> **Exercise instructions**
Once you reach the line that contains "genus: Connochaetes", retype it and each later line exactly as written, stopping only at the end of the listing.

> **Available records**
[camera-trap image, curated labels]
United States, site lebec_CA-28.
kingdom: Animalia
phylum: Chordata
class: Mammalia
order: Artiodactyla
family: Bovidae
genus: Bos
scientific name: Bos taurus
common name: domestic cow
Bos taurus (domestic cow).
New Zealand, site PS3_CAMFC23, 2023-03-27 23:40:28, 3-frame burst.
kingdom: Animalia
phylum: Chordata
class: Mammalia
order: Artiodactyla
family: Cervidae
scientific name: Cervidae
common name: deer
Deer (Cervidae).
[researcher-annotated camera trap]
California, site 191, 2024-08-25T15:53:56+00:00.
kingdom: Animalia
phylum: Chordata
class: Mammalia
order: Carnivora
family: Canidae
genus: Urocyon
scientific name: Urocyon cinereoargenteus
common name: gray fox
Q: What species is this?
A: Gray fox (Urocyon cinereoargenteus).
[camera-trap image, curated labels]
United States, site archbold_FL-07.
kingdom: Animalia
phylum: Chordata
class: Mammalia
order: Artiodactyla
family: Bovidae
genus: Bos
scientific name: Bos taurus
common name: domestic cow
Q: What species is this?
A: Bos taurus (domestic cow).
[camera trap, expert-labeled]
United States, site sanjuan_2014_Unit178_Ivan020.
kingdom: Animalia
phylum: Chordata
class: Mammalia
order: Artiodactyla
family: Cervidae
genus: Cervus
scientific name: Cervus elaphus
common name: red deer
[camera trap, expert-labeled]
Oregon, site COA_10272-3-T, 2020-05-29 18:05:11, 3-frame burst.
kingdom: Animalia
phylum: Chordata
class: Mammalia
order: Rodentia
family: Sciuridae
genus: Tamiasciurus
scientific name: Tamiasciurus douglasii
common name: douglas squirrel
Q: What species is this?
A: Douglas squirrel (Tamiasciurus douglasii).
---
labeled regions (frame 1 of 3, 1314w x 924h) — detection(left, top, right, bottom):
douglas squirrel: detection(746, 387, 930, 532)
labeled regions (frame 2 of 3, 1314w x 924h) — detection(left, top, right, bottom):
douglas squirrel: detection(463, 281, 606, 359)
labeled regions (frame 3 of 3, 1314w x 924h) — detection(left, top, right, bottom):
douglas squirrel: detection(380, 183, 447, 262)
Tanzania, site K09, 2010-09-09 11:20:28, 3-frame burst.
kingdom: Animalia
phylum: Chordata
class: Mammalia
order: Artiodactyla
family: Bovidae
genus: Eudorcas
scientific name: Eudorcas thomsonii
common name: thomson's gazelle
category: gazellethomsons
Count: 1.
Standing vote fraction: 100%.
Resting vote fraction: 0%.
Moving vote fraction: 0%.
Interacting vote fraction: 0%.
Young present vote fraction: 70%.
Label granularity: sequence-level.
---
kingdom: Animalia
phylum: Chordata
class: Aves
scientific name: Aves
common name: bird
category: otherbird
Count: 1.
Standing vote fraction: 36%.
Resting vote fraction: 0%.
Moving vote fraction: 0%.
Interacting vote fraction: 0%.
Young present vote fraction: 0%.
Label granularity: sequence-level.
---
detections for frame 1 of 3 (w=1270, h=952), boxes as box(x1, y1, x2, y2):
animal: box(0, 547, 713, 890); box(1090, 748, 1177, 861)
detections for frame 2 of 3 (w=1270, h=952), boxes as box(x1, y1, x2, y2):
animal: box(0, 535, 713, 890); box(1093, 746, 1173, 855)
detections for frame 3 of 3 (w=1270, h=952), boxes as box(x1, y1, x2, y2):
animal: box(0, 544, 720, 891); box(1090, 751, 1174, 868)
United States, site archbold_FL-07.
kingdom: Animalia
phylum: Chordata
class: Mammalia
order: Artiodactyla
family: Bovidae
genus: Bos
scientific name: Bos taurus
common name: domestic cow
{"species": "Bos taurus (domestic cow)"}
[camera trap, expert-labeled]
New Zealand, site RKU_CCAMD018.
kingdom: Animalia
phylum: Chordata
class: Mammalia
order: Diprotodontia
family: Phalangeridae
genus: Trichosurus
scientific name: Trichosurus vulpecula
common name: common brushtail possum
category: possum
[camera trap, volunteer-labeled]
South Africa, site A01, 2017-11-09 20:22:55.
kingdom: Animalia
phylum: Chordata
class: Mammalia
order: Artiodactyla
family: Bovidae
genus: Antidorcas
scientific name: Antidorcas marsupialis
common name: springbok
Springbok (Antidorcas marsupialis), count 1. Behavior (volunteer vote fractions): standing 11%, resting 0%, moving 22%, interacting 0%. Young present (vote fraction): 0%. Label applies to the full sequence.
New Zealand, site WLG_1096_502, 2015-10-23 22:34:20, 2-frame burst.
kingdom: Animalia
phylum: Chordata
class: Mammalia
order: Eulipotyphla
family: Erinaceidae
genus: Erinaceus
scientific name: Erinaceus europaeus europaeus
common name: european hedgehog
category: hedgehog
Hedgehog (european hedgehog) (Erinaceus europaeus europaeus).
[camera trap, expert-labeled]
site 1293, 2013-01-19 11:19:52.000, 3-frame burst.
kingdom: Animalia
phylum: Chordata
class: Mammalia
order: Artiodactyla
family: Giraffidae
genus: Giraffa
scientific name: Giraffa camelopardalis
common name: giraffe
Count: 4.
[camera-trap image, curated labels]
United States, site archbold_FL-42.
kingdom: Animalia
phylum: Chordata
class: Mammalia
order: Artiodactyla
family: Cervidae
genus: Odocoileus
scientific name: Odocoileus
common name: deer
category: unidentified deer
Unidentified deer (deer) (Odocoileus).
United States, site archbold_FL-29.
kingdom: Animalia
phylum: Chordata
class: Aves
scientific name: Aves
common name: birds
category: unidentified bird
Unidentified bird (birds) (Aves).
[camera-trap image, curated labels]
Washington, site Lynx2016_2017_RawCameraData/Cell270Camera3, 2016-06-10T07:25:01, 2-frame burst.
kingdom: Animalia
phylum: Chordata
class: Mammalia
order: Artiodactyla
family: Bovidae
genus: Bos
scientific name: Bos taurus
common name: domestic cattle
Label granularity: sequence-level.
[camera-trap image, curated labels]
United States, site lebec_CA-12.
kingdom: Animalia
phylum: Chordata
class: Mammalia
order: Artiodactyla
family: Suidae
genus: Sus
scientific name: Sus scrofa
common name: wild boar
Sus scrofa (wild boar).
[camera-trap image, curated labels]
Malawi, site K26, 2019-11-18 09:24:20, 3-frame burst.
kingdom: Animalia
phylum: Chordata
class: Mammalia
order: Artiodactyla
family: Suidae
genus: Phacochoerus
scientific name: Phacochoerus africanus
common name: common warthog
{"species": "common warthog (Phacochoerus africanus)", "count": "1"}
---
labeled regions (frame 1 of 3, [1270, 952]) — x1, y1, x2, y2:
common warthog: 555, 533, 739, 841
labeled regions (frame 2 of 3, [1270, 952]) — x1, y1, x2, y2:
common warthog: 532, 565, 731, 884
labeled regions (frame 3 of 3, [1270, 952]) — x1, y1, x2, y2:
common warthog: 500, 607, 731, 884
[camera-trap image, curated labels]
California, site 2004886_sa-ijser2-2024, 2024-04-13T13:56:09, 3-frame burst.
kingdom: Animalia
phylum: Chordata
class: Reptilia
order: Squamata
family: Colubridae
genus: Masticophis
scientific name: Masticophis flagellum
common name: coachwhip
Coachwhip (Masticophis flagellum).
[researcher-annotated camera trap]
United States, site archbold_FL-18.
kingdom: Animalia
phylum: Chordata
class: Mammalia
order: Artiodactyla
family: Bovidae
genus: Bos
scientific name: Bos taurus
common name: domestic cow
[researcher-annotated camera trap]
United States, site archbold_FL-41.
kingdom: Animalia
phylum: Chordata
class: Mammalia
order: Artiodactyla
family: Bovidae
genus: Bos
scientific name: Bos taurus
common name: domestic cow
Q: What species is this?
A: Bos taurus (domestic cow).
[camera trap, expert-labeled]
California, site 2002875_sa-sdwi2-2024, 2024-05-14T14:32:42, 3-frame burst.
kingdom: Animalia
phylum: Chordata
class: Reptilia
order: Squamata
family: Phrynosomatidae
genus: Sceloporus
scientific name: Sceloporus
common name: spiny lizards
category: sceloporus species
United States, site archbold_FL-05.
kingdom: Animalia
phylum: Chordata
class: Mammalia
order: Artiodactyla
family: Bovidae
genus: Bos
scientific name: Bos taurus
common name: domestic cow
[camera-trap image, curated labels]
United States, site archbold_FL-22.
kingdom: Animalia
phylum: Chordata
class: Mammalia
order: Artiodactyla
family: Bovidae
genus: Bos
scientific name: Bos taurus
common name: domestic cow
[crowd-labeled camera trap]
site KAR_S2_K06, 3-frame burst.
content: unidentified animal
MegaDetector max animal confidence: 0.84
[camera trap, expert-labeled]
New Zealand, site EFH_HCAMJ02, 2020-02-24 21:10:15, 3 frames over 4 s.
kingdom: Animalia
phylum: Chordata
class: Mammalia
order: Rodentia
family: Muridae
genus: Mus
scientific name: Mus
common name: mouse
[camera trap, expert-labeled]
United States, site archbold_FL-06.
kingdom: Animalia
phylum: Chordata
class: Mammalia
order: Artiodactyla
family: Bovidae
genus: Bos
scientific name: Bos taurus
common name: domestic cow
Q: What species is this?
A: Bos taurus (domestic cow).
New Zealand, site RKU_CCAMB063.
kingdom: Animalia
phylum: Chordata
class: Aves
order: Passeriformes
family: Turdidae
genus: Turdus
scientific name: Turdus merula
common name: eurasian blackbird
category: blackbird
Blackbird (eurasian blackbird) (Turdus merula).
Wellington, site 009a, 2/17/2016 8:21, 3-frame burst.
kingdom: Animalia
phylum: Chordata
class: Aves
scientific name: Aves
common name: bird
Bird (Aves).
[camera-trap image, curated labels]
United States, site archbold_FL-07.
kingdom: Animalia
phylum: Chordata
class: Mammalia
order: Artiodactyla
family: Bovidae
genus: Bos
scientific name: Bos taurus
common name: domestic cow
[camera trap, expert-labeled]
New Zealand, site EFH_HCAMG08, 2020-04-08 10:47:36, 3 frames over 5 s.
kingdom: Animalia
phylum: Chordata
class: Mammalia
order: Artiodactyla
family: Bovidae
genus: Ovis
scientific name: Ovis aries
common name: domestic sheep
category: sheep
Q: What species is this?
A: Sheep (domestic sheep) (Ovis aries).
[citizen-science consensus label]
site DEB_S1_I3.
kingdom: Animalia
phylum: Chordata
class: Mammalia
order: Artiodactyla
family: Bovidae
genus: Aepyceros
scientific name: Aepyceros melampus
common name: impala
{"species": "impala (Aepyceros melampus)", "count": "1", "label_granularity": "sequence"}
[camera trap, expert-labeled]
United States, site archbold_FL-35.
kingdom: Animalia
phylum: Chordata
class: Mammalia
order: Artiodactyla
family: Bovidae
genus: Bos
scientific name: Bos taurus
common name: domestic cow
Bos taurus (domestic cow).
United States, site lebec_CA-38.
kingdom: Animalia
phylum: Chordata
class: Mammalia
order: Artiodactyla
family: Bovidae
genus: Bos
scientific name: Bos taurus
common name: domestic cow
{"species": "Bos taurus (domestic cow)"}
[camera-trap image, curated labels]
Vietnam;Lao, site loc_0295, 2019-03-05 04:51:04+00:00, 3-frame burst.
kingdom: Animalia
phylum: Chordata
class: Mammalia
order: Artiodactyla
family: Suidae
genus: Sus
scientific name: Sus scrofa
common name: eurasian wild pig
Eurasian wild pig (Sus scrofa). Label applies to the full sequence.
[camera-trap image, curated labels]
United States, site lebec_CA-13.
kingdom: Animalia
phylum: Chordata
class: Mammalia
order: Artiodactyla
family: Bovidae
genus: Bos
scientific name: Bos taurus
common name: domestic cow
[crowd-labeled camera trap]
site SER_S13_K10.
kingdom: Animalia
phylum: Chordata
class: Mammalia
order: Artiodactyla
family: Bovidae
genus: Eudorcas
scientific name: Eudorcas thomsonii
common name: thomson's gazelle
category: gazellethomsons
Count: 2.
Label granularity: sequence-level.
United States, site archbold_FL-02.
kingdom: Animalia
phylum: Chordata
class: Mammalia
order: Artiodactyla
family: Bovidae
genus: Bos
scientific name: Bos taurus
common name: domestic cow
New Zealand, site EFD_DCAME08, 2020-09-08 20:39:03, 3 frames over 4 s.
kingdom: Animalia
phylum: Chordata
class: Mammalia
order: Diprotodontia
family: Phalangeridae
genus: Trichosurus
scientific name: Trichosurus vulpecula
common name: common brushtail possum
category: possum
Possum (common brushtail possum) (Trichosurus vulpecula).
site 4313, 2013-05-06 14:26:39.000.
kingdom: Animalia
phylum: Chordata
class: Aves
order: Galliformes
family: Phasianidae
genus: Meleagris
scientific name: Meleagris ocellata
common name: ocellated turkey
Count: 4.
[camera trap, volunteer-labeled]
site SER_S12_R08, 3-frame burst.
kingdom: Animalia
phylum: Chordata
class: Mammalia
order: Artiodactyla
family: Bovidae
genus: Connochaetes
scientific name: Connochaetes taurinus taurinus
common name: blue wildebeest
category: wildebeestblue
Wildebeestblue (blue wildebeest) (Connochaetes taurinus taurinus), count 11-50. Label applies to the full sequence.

> **Solved exercise**
genus: Connochaetes
scientific name: Connochaetes taurinus taurinus
common name: blue wildebeest
category: wildebeestblue
Wildebeestblue (blue wildebeest) (Connochaetes taurinus taurinus), count 11-50. Label applies to the full sequence.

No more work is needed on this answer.